Application of Internet of Things (IoT) and Gated Recurrent Unit (GRU) technology in the Temporary Immersion System (TIS) system which can be used for orchid cultivation. Orchids, as ornamental plants with high economic value and widely exported in Indonesia, experiencing challenges in production that are not in line with increasing market demand. This limitation is caused by strict requirements for environmental conditions such as temperature, humidity, and Light intensity. TIS method combined with IoT and machine learning using GRU to predict temperature and humidity in the method TIS can monitor the temperature and humidity in the TIS incubator during orchid growth. Sensors will be used to collect environmental data, which is then processed to control incubator conditions in real-time. GRU machine learning, as an artificial neural network model used to predict environmental needs. Implementation of IoT and GRU The TIS method is expected to not only increase efficiency and quality orchid tissue culture, but also contribute to research in fields of agronomy and botany. This research includes problem identification, data collection, analysis requirements, tool creation, algorithm creation, tool testing, and manufacturing report.
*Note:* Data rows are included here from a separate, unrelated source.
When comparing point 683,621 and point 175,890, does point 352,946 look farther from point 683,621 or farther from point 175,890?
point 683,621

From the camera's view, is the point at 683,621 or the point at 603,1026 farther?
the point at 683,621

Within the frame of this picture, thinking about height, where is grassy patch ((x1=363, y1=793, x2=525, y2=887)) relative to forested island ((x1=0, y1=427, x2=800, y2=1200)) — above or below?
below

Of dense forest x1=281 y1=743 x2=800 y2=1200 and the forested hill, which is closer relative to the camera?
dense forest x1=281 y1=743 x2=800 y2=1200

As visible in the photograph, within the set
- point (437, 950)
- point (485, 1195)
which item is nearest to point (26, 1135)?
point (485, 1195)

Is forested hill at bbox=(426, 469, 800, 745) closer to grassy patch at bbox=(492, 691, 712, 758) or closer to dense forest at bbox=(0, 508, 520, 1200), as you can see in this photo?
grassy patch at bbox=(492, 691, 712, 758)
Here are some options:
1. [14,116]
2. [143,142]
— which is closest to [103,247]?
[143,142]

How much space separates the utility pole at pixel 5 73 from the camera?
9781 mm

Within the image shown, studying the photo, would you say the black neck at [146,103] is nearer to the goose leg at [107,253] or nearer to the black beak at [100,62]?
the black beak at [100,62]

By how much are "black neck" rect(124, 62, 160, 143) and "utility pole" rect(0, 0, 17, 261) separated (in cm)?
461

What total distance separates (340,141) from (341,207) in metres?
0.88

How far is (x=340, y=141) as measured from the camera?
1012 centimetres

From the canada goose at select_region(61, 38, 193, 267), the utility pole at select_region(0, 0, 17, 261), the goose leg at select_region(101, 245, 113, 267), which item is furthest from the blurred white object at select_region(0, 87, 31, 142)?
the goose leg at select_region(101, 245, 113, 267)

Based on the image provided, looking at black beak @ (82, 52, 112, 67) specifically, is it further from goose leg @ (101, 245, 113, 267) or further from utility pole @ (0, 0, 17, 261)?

Evaluation of the accuracy of predictions of TIS incubator conditions using GRU will be done with metrics such as RMSE, MAE, MAPE, and R². Results of this research is expected to provide a new perspective on the use of advanced technology in agriculture and offers solutions to increase orchid production in Indonesia.

References

N. Anggraeni, “POTENSI ANGGREK INDONESIA DI TENGAH PANDEMI COVID-19,” Mimbar Agribisnis: Jurnal Pemikiran Masyarakat Ilmiah Berwawasan Agribisnis, vol. 8, p. 639, Dec. 2022, doi: 10.25157/ma.v8i2.7171.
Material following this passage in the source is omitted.